Model does not change during training

Hi I implemented a Gan network. the discriminator does not change during training… loss is BCEloss and the last layer has a sigmoid activation function…
list(discriminator.parameters())[0].grad is all zeros…

import torch.nn.functional as F
class Discriminator(nn.Module):
    def __init__(self):
        super(Discriminator,self).__init__()
        self.conv1= nn.Sequential(
            nn.Conv2d(2,128, kernel_size=(4,4), stride=2,padding=5),
            nn.BatchNorm2d(128),
            nn.LeakyReLU(0.2)
        )#32
        self.conv2= nn.Sequential(
            nn.Conv2d(128,256,kernel_size=(4,4), stride=2,padding=5),
            nn.BatchNorm2d(256),
            nn.LeakyReLU(0.2)
        )#16
        self.conv3= nn.Sequential(
            nn.Conv2d(256,1, kernel_size=(4,4), stride=2,padding=5),
            nn.Sigmoid()
        )#8
    def forward(self,kr):
        
        out_conv1=self.conv1(kr)
        out_conv2=self.conv2(out_conv1)
        out_conv3=self.conv3(out_conv2)        
        return out_conv3

inputsize=(batch,2,32,32)
outputsize=(batch,1,8,8)
loss=nn.BCELoss()

Can you show your training code.

thanks for reply @Dwight_Foster ! Ofcourse…

generator = Generator()
discriminator = Discriminator()
loss_discriminator=nn.BCELoss()
discriminator_optimizer = torch.optim.Adam(discriminator.parameters(), lr=0.0002, betas=(0.5,0.999))
generator_optimizer = torch.optim.Adam(generator.parameters(), lr=0.0002, betas=(0.5,0.999))
for iteration,(x,r) in enumerate(Train_Loader):
        X_real,y_real=generate_real_samples(x.to(device))
        # 1. Train D on Real+Fake data
        discriminator.train()
        generator.eval()
        X_fake=generator(r.to(device))
        discriminator_optimizer.zero_grad()
        # 1.A Train D on Real data
        out_diss=discriminator(X_real)
        d_loss1=loss_discriminator(out_diss,y_real)
        d_loss1.backward()
        discriminator_optimizer.step()
        # 1.B Train D on Fake data
        d_loss2=loss_discriminator(discriminator(torch.cat([x.to(device),X_fake], dim=1)),torch.zeros(x.shape).to(device))
        d_loss2.backward()
        discriminator_optimizer.step()
        # 2. Train D on Real+Fake data
        #generator_optimizer.zero_grad()
        #discriminator.eval()
        #generator.train()
        #X_fake=generator(r.to(device))
        #loss_g=gen_loss(x.to(device),X_fake,discriminator(torch.cat([x.to(device),X_fake], dim=1)))
        #loss_g.backward()
        #generator_optimizer.step()

One thing you could try is add d_loss1 and d_loss2 together and then use that loss for the backward step. Also it doesn’t seem like you run it for multiple epochs. You should do that if you want it to improve. If you do use epochs can you show the full code for that thanks.

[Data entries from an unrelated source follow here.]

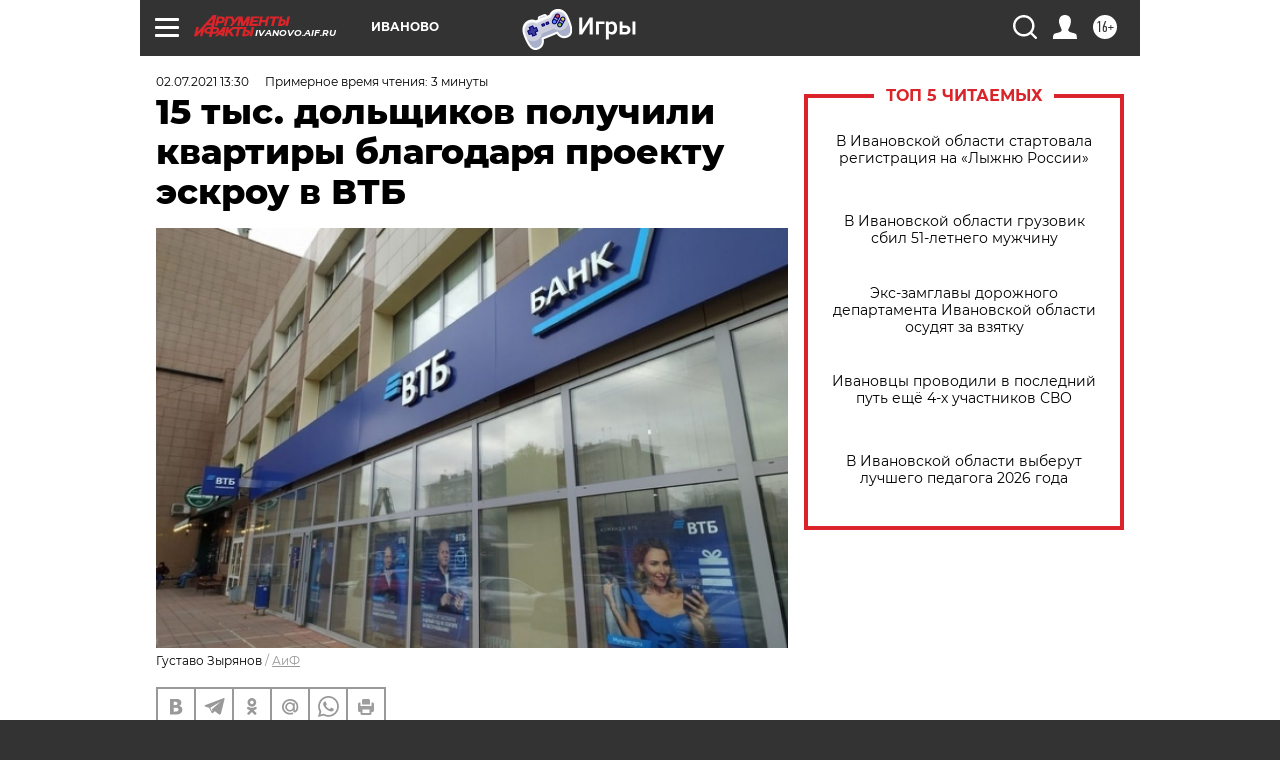

--- FILE ---
content_type: text/html
request_url: https://tns-counter.ru/nc01a**R%3Eundefined*aif_ru/ru/UTF-8/tmsec=aif_ru/932164805***
body_size: -73
content:
2BD766116969FAE9X1768553193:2BD766116969FAE9X1768553193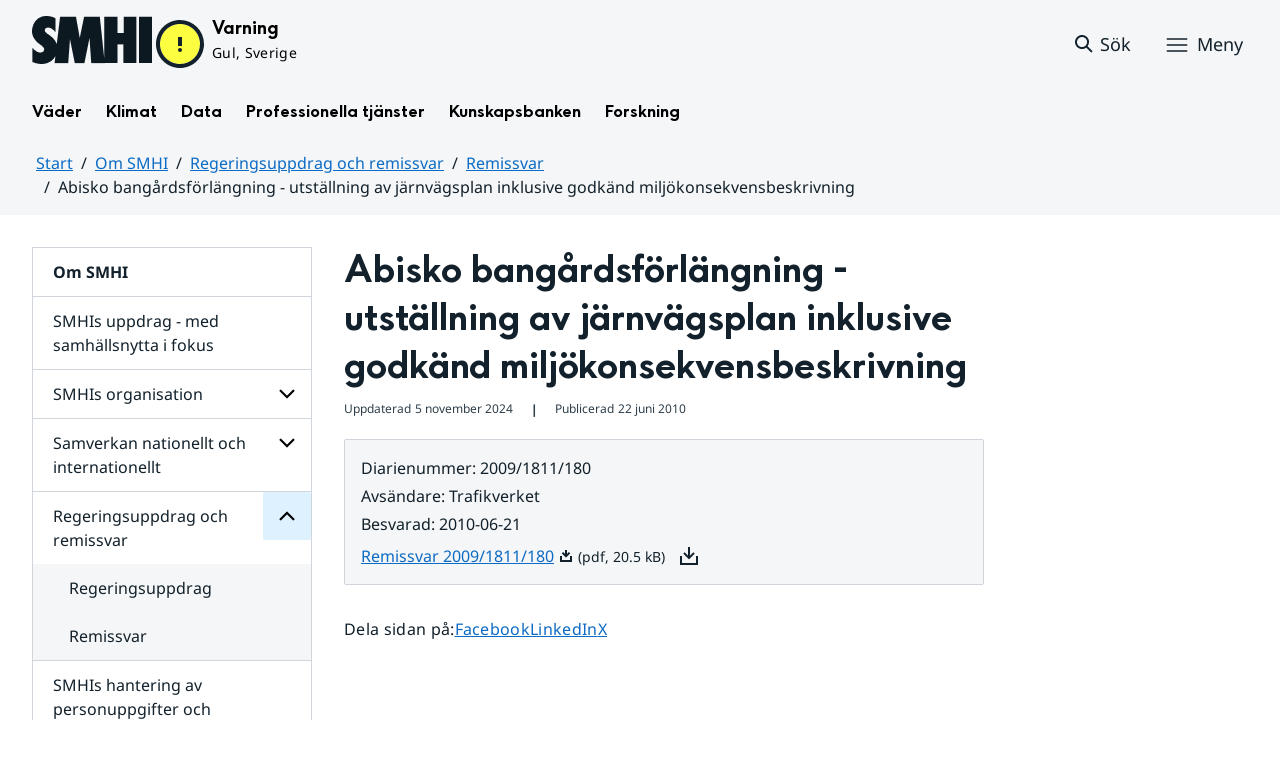

--- FILE ---
content_type: text/css
request_url: https://www.smhi.se/webapp-resource/5.6ae791dc18fc9e7539e200fb/360.7e3bfdac1919d93368ca87b/1726571134830/webapp-assets.css
body_size: 125
content:
.aph67i8IW0vuBgOFgzRN{margin:0 0 -0.5rem;padding:0 0 0;list-style:none}.aph67i8IW0vuBgOFgzRN li{padding:.5rem 0;display:block}.aph67i8IW0vuBgOFgzRN a{display:inline}
.XYXEdCmwyifb3Gmwegxa{margin:0}.XYXEdCmwyifb3Gmwegxa div{padding:0 0 .25rem}.XYXEdCmwyifb3Gmwegxa div:last-child{padding:0}.XYXEdCmwyifb3Gmwegxa dt,.XYXEdCmwyifb3Gmwegxa dd{display:inline;margin:0}.XYXEdCmwyifb3Gmwegxa dd{margin-left:.25rem}

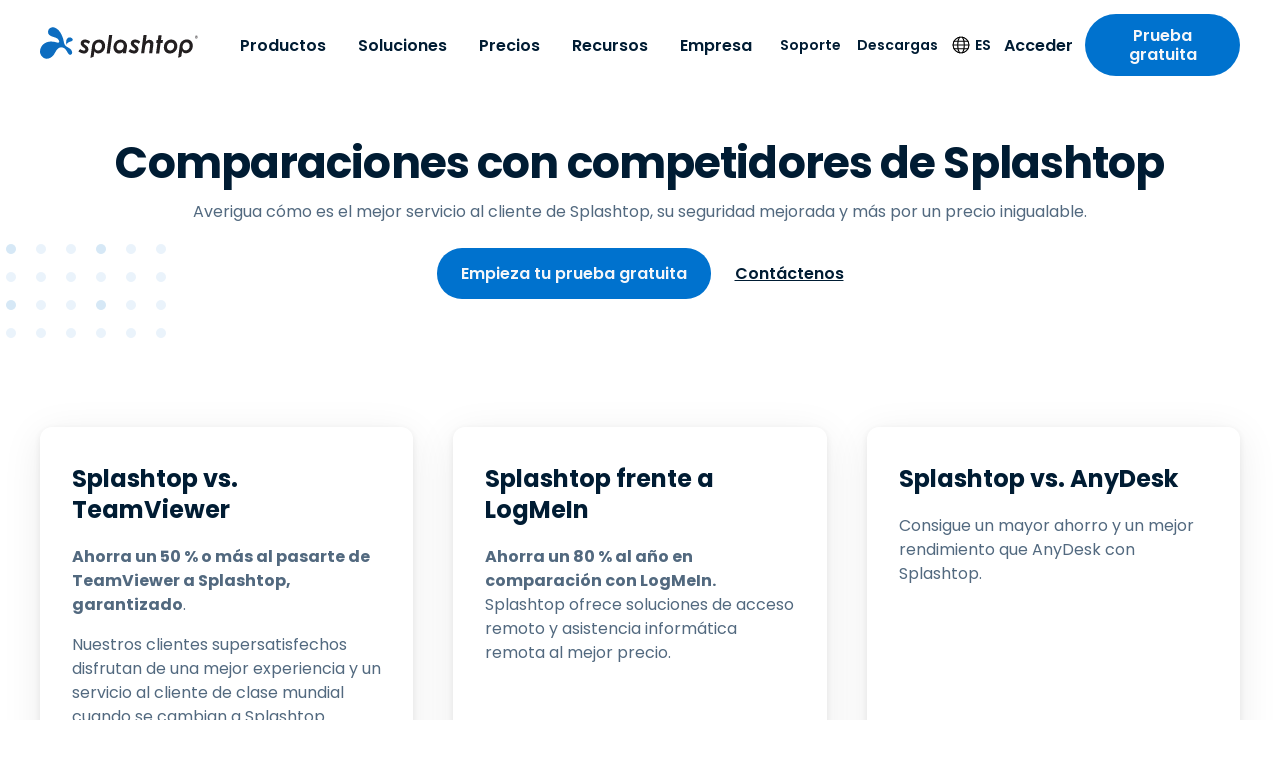

--- FILE ---
content_type: application/javascript
request_url: https://us-assets.i.posthog.com/array/phc_IwdyOOFmxTdZAZBTmjNadPJtFz7aHdy1h6I01Dqjchf/config.js
body_size: 53
content:
(function() {
  window._POSTHOG_REMOTE_CONFIG = window._POSTHOG_REMOTE_CONFIG || {};
  window._POSTHOG_REMOTE_CONFIG['phc_IwdyOOFmxTdZAZBTmjNadPJtFz7aHdy1h6I01Dqjchf'] = {
    config: {"token": "phc_IwdyOOFmxTdZAZBTmjNadPJtFz7aHdy1h6I01Dqjchf", "supportedCompression": ["gzip", "gzip-js"], "hasFeatureFlags": false, "captureDeadClicks": false, "capturePerformance": {"network_timing": true, "web_vitals": true, "web_vitals_allowed_metrics": null}, "autocapture_opt_out": false, "autocaptureExceptions": true, "analytics": {"endpoint": "/i/v0/e/"}, "elementsChainAsString": true, "errorTracking": {"autocaptureExceptions": true, "suppressionRules": []}, "logs": {"captureConsoleLogs": false}, "sessionRecording": {"endpoint": "/s/", "consoleLogRecordingEnabled": true, "recorderVersion": "v2", "sampleRate": null, "minimumDurationMilliseconds": null, "linkedFlag": null, "networkPayloadCapture": null, "masking": null, "urlTriggers": [], "urlBlocklist": [], "eventTriggers": [], "triggerMatchType": null, "scriptConfig": {"script": "posthog-recorder"}}, "heatmaps": true, "conversations": false, "surveys": false, "productTours": false, "defaultIdentifiedOnly": true},
    siteApps: []
  }
})();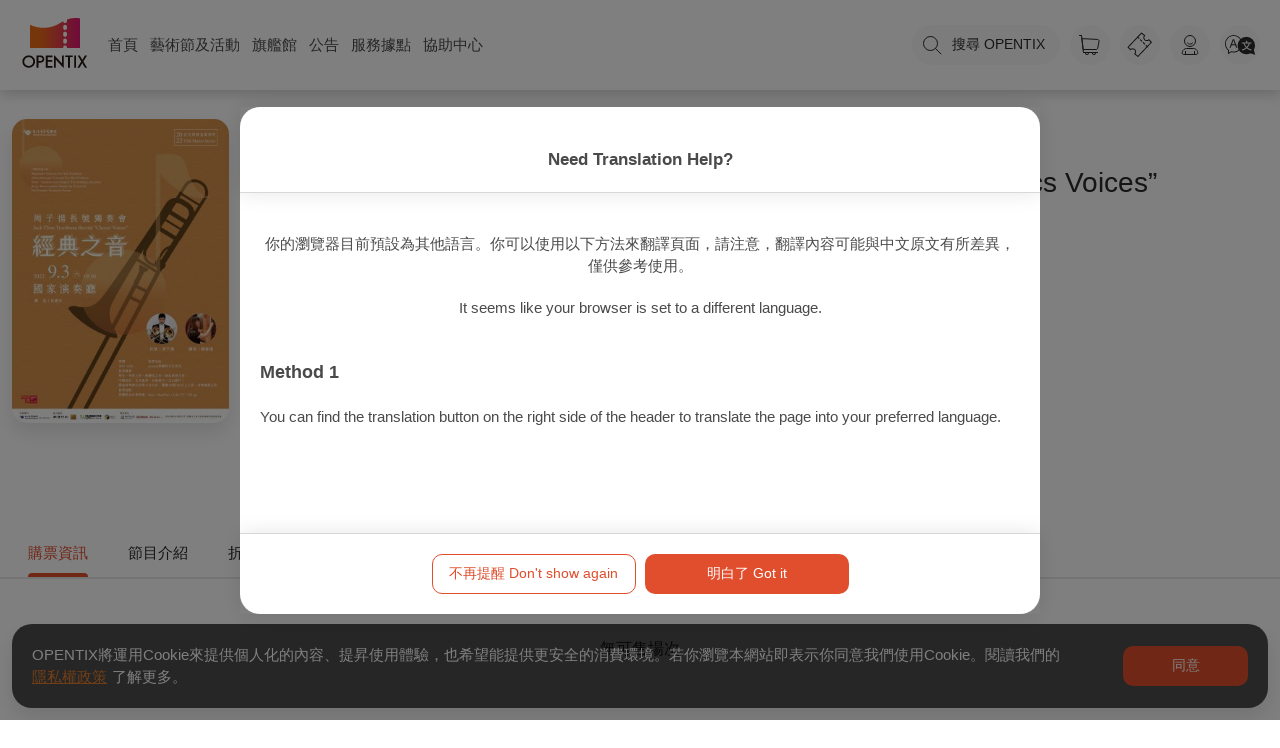

--- FILE ---
content_type: application/javascript; charset=UTF-8
request_url: https://www.opentix.life/_nuxt/cd43d8b.js
body_size: 1489
content:
(window.webpackJsonp=window.webpackJsonp||[]).push([[98,48],{1028:function(t,o,n){"use strict";n(882)},1029:function(t,o,n){var e=n(37)(!1);e.push([t.i,".oa-list-layout .oa-list{display:flex;flex-wrap:wrap}.oa-list-card{display:flex;padding:10px 20px 10px 40px;margin:10px;flex:0 0 calc(50% - 20px);border-radius:20px;box-shadow:0 10px 20px 0 rgba(0,0,0,.1);background-color:#fff;min-height:82px}@media (max-width:1023px){.oa-list-card{flex:0 0 590px;margin:10px auto}}@media (max-width:767px){.oa-list-card{flex:1 1 100%;padding:10px 20px;margin:5px 20px}}.oa-list-card img{flex:0 0 100px;width:100px;max-height:100px;margin-right:20px}@media (max-width:767px){.oa-list-card img{flex:0 0 50px;width:50px;max-height:50px;margin:auto 0}}.oa-list-card h3{flex:1;margin:auto 20px;font-size:17px;font-weight:800;display:-webkit-box;-webkit-line-clamp:2;-webkit-box-orient:vertical;overflow:hidden;text-overflow:ellipsis;text-align:left}@media (max-width:767px){.oa-list-card h3{font-size:13px;font-weight:400}}.oa-list-card button{margin:auto;flex:0 0 40px}@media (max-width:767px){.oa-list-card button{display:none}}.oa-list-listing{flex:1 1 100%;display:flex;margin:0 12px;min-height:80px;border-bottom:1px solid #e9e9e9}.oa-list-listing:first-child{margin-top:20px;border-top:1px solid #e9e9e9}@media (max-width:1023px){.oa-list-listing{flex:0 0 590px;margin:0 auto}.oa-list-listing:first-child{margin-top:0}}@media (max-width:767px){.oa-list-listing{flex:1 1 100%;padding:10px;margin:0 10px;min-height:60px}}.oa-list-listing img{display:none}.oa-list-listing h3{flex:1;font-size:15px;margin:auto auto auto 40px}@media (max-width:1023px){.oa-list-listing h3{margin-left:0}}.oa-list-listing button{margin:auto 40px auto auto;flex:0 0 40px}@media (max-width:1023px){.oa-list-listing button{margin-right:0}}@media (max-width:767px){.oa-list-listing button{display:none}}",""]),t.exports=e},1030:function(t,o,n){"use strict";n(883)},1031:function(t,o,n){var e=n(37)(!1);e.push([t.i,".oa-list-layout .oa-title-md[data-v-68da5640]{position:relative;margin:20px 40px 0}.oa-list-layout .oa-title-md button[data-v-68da5640]{position:absolute;top:0;right:0}.oa-list-layout .noitemWrap[data-v-68da5640]{height:280px}@media (max-width:1023px){.oa-list-layout .oa-card-program-with-info-wrap[data-v-68da5640],.oa-list-layout .oa-card-program-wrap[data-v-68da5640]{margin-top:5px}.oa-list-layout .oa-title-md[data-v-68da5640]{width:590px;margin:20px auto}.oa-list-layout .noitemWrap[data-v-68da5640]{height:calc(100vh - 160px)}}@media (max-width:767px){.oa-list-layout .oa-title-md[data-v-68da5640]{width:auto;margin:20px}}",""]),t.exports=e},1144:function(t,o,n){"use strict";n.r(o);n(51),n(54);var e=n(6),l=n(39),r={components:{},asyncData:function(t){var o=t.$logError,n=t.error;return e.organizersStore.fetchOrganizers().then((function(t){return{organizers:t}})).catch((function(t){var e;return null!==(e=t.message)&&void 0!==e&&e.includes("timeout")&&n({statusCode:504}),o(t),{organizers:[]}}))},data:function(){return{organizers:[],isListingDisplay:!1}},computed:{isForceReload:function(){return e.commonStore.isForceReload}},methods:{setDisplay:function(){this.isListingDisplay=!this.isListingDisplay}},head:function(){var t={index:!0,title:"旗艦館",url:"".concat("https://www.opentix.life","/o")},meta=Object(l.i)(t);return{title:meta[2].content,link:[{hid:"canonical",rel:"canonical",href:t.url}],meta:meta}}},d=(n(1028),n(1030),n(13)),component=Object(d.a)(r,(function(){var t=this,o=t.$createElement,n=t._self._c||o;return n("div",{key:t.isForceReload,staticClass:"oa-main-center-layout oa-list-layout container"},[n("div",{staticClass:"col-container"},[n("div",{staticClass:"oa-title-md"},[n("h1",[t._v("旗艦館")]),t._v(" "),n("ot-button",{attrs:{classes:"tertiary round gray mini mb-hide",text:t.isListingDisplay?"圖示":"清單","aria-label":t.isListingDisplay?"圖示":"清單",icon:t.isListingDisplay?"icon-img-view":"icon-list-view"},on:{click:function(o){return t.setDisplay()}}}),t._v(" "),n("button",{staticClass:"oa-btn-text mini mb-show",on:{click:function(o){return t.setDisplay()}}},[t._v("\n        "+t._s(t.isListingDisplay?"顯示圖示":"顯示清單")+"\n      ")])],1),t._v(" "),t.organizers.length>0?n("div",{staticClass:"oa-list"},t._l(t.organizers,(function(o,e){return n("nuxt-link",{key:e,class:{"oa-list-listing":t.isListingDisplay,"oa-list-card":!t.isListingDisplay},staticStyle:{cursor:"pointer"},attrs:{id:"item"+e,to:{name:"o-id",params:{id:o.pageId}}}},[n("img",{attrs:{src:o.logoUrl,alt:""}}),t._v(" "),n("h3",{staticClass:"h3"},[t._v(t._s(o.name)+" "+t._s(o.enName))]),t._v(" "),n("ot-button-prevent",{attrs:{classes:"tertiary round gray",icon:"icon-enter"},on:{click:function(n){return t.$router.push("/o/"+o.pageId)}}})],1)})),1):n("div",{staticClass:"noitemWrap"},[n("div",{staticClass:"noItem"},[t._v("目前沒有旗艦館")])])])])}),[],!1,null,"68da5640",null);o.default=component.exports},1409:function(t,o,n){"use strict";n.r(o);var e=n(1144).default,l=n(13),component=Object(l.a)(e,undefined,undefined,!1,null,null,null);o.default=component.exports},882:function(t,o,n){var content=n(1029);content.__esModule&&(content=content.default),"string"==typeof content&&(content=[[t.i,content,""]]),content.locals&&(t.exports=content.locals);(0,n(38).default)("7674e886",content,!0,{sourceMap:!1})},883:function(t,o,n){var content=n(1031);content.__esModule&&(content=content.default),"string"==typeof content&&(content=[[t.i,content,""]]),content.locals&&(t.exports=content.locals);(0,n(38).default)("037aa72c",content,!0,{sourceMap:!1})}}]);

--- FILE ---
content_type: text/plain; charset=utf-8
request_url: https://firestore.googleapis.com/google.firestore.v1.Firestore/Listen/channel?database=projects%2Foaplus%2Fdatabases%2F(default)&VER=8&RID=71780&CVER=22&X-HTTP-Session-Id=gsessionid&%24httpHeaders=X-Goog-Api-Client%3Agl-js%2F%20fire%2F7.24.0%0D%0AContent-Type%3Atext%2Fplain%0D%0A&zx=ccito4wego63&t=1
body_size: -134
content:
51
[[0,["c","8EhNc8yR5yU9hnTa6_QDsA","",8,12,30000]]]


--- FILE ---
content_type: application/javascript; charset=UTF-8
request_url: https://www.opentix.life/_nuxt/338f609.js
body_size: -326
content:
(window.webpackJsonp=window.webpackJsonp||[]).push([[90],{1459:function(n,e,d){"use strict";d.r(e);var l=d(1373).default,t=d(13),component=Object(t.a)(l,undefined,undefined,!1,null,null,null);e.default=component.exports}}]);

--- FILE ---
content_type: application/javascript; charset=UTF-8
request_url: https://www.opentix.life/_nuxt/7643a01.js
body_size: -341
content:
(window.webpackJsonp=window.webpackJsonp||[]).push([[96],{1433:function(n,e,d){"use strict";d.r(e);var l=d(1132).default,t=d(13),component=Object(t.a)(l,undefined,undefined,!1,null,null,null);e.default=component.exports}}]);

@Dwight_Foster thanks again… I added d_loss1 to d_loss2 as you said but it did not make any changes… yes I run it for multiple epochs… just a simple ‘for i in rage(100):’ at fist

Is the code you provided above in the epoch for loop or is some of it outside it because if you keep defining a new model every epoch that wouldn’t work.

I defined the model outside the for loop… I double checked the code… discriminator loss decreases during the training but when I print the weights they are constant… How this can happen?

That is interesting. For this training loop are you using the generator. It could be that the generator is just getting worse so the discriminator is getting better without changing. It’s good that your loss is decreasing though. If your model trains than you shouldn’t have to worry about the weights not changing when you print them out. Can you just show how you are printing them out?